• [Your tasks]
A: In the Fair Work appeal decision below, which organization acted as the Applicant's notified representative?
B: Extend the Fair Work appeal decision below from the point where it stops.

## begin Reading passage

2. This order is made pursuant to an application of the Applicant’s notified representative (Queensland Master Builders Association) in accordance with s.603(2)(b) of the Act. The application follows the withdrawal of the application under s.418 of the Act (in C2013/3516) which gave rise to the interim order.
3. This order shall come into effect from 13 March 2013.”
 At no stage was there any hearing, formal or informal, concerning the making of the Order, the Decision, the order for substituted service or the revocation order.
 The appellants submitted that the Order was vitiated by jurisdictional error in two respects:
(1) the Employees were denied procedural fairness; and
(2) the condition precedent to the making of an interim order under s.420(2) could not have been satisfied on the facts of this case.
 On the basis of these jurisdictional errors, the appellants submitted that permission to appeal should be granted, the appeal upheld, and the order quashed. The appellants emphasised in this connection that, absent the Full Bench making such orders, they faced the risk of being subject to proceedings for civil penalties brought before a relevant court - if not by Lend Lease, then by a statutory enforcement authority.
 Lend Lease’s opposition to the appeal was put on a limited basis given that, as it frankly stated, it had no interest in the maintenance of the Order. It identified that there was a significant issue as to whether permission to appeal should be granted, having regard to the fact that the Order was no longer operative, that Lend Lease did not intend to take any enforcement action in respect of the Order, and that “there is no outstanding issue between the parties”6. Lend Lease also made submissions identifying, in the event that permission to appeal was granted, considerations relevant to the existence and the extent of the obligation to provide procedural fairness prior to the making of an interim order under s.420(2).
 The appellants and Lend Lease agreed in their submissions that the revocation order made by the Senior Deputy President under s.603 of the FW Act on 13 March operated prospectively, and did not affect the operative status of the Order from when it was made on 11 March until the revocation order was made on 13 March. We accept that that was the effect of the revocation order made in this particular case.
 We also note the important concession which was made by Lend Lease in the course of its submission, namely that had it been heard by the Senior Deputy President on 11 March as to whether an interim order was required to be made at that time, it could not have submitted that the statutory pre-condition for the making of such an order, namely that its application was unable to be determined within two days after the making of the application, was satisfied. For the reasons expressed later in this decision, we think that this concession was properly made.
 Section 420 forms part of a statutory scheme contained in Part 3-3 Division 4 of the FW Act under which the Fair Work Commission has obligations to make orders stopping or preventing the organisation of or engagement in non-protected industrial action in specified circumstances. For present purposes, it is only necessary to set out s.418 and s.420 in that scheme:
“418 FWC must order that industrial action by employees or employers stop etc.

## end Reading passage
## begin Data extract

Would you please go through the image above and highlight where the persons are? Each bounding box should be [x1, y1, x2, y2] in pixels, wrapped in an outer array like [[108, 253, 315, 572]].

## end Data extract

• [Answers to the exercise]
A: Queensland Master Builders Association

B:
(1) If it appears to the FWC that industrial action by one or more employees or employers that is not, or would not be, protected industrial action:
(a) is happening; or
(b) is threatened, impending or probable; or
(c) is being organised;
the FWC must make an order that the industrial action stop, not occur or not be organised (as the case may be) for a period (the stop period) specified in the order.
Note: For interim orders, see section 420.
(2) The FWC may make the order:
(a) on its own initiative; or
(b) on application by either of the following:
(i) a person who is affected (whether directly or indirectly), or who is likely to be affected (whether directly or indirectly), by the industrial action;
(ii) an organisation of which a person referred to in subparagraph (i) is a member.
(3) In making the order, the FWC does not have to specify the particular industrial action.
(4) If the FWC is required to make an order under subsection (1) in relation to industrial action and a protected action ballot authorised the industrial action:
(a) some or all of which has not been taken before the beginning of the stop period specified in the order; or
(b) which has not ended before the beginning of that stop period; or
(c) beyond that stop period;
the FWC may state in the order whether or not the industrial action may be engaged in after the end of that stop period without another protected action ballot.”
Application must be determined within 2 days
(1) As far as practicable, the FWC must determine an application for an order under section 418 or 419 within 2 days after the application is made.
(2) If the FWC is unable to determine the application within that period, the FWC must, within that period, make an interim order that the industrial action to which the application relates stop, not occur or not be organised (as the case may be).
(3) However, the FWC must not make the interim order if the FWC is satisfied that it would be contrary to the public interest to do so.
(4) In making the interim order, the FWC does not have to specify the particular industrial action.
(5) An interim order continues in operation until the application is determined.”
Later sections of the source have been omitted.